Conclusions
[0131] The method of the present embodiment provides a technology-invariant approach that pairs single-cell measurements across multi-modal datasets, without requiring feature correspondences, making real multi-modal single-cell analysis possible, and opening up new opportunities to gain a multi-view understanding of the dynamics of individual cells in various disease or developmental states. The underlying auto-encoder framework combined with a customized bipartite matching approach ensures scalability.
[0132] By introducing a divergence measure, common problems in adversarial training like training instability and convergence problems were addressed.
━━━━━━━━━━
» **Task A**: List every technical component or technique that the conclusions passage on multi-modal single-cell pairing says the method uses.
» **Task B**: Continue the conclusions on the multi-modal single-cell pairing method from where they stop.

» **Dataset extract**:
━━━━━━━━━━
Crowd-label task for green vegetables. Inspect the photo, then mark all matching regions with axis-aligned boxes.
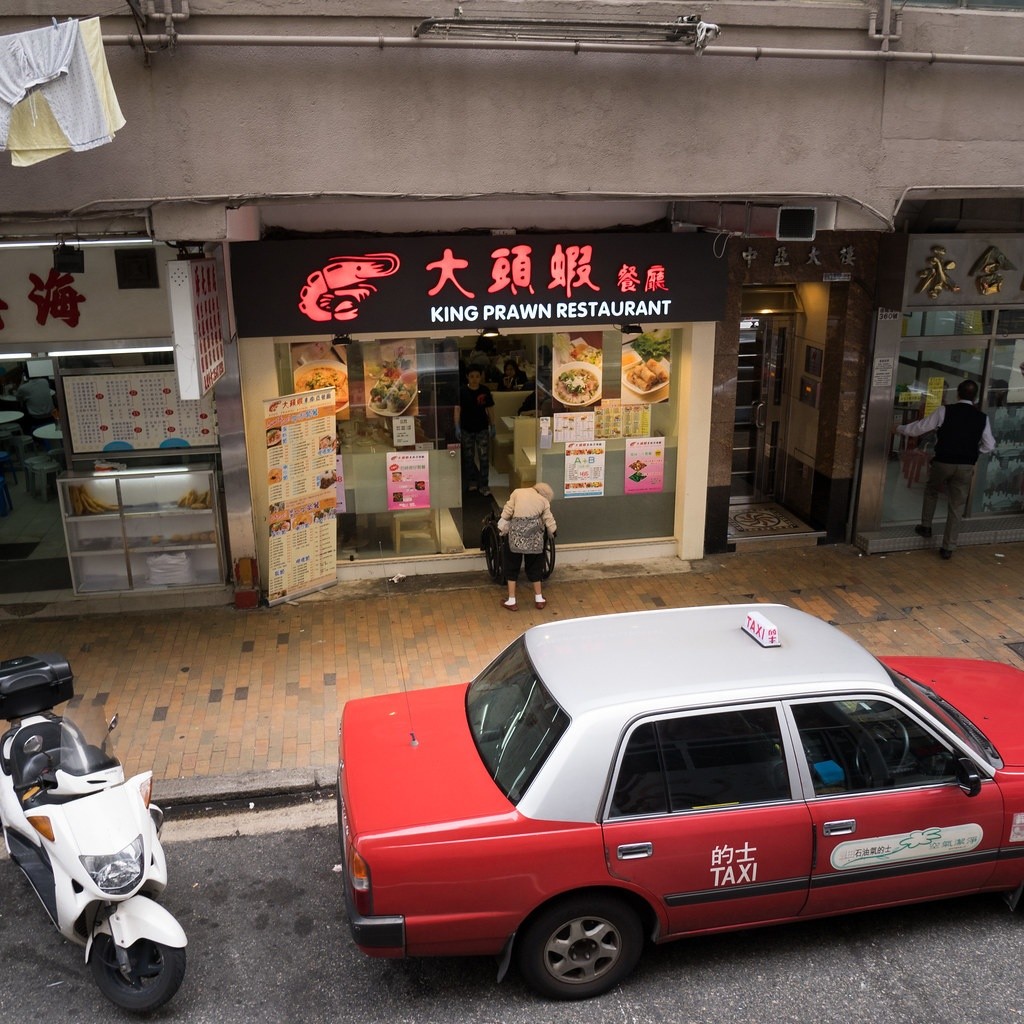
━━━━━━━━━━
» **Response area A**:
- the auto-encoder framework
- a customized bipartite matching approach
- a divergence measure

» **Response area B**:
[0133] Scalability was provided by using a modified bipartite matching solution to efficiently match corresponding cells across technologies. The modifications and extensions to the bipartite matching can provide a wider applicability of our method, since shifts in cell-type composition across disjoint aliquots, even coming from the same sample, can be expected. Furthermore, the introduction of the null node ensures a higher quality of matches, by avoiding forced mismatches and thus, improving confidence in the cell-to-cell assignments.
[0134] With increasing data dimensionality, the number of nearest neighbours (k) should also rise, since more ties are likely to occur. Nevertheless, the difference in the number of True Positives across various values of k for the same dataset stays within 5% in the experiments carried out and hence it is considered that the performance is quite robust against the choice of this hyperparameter.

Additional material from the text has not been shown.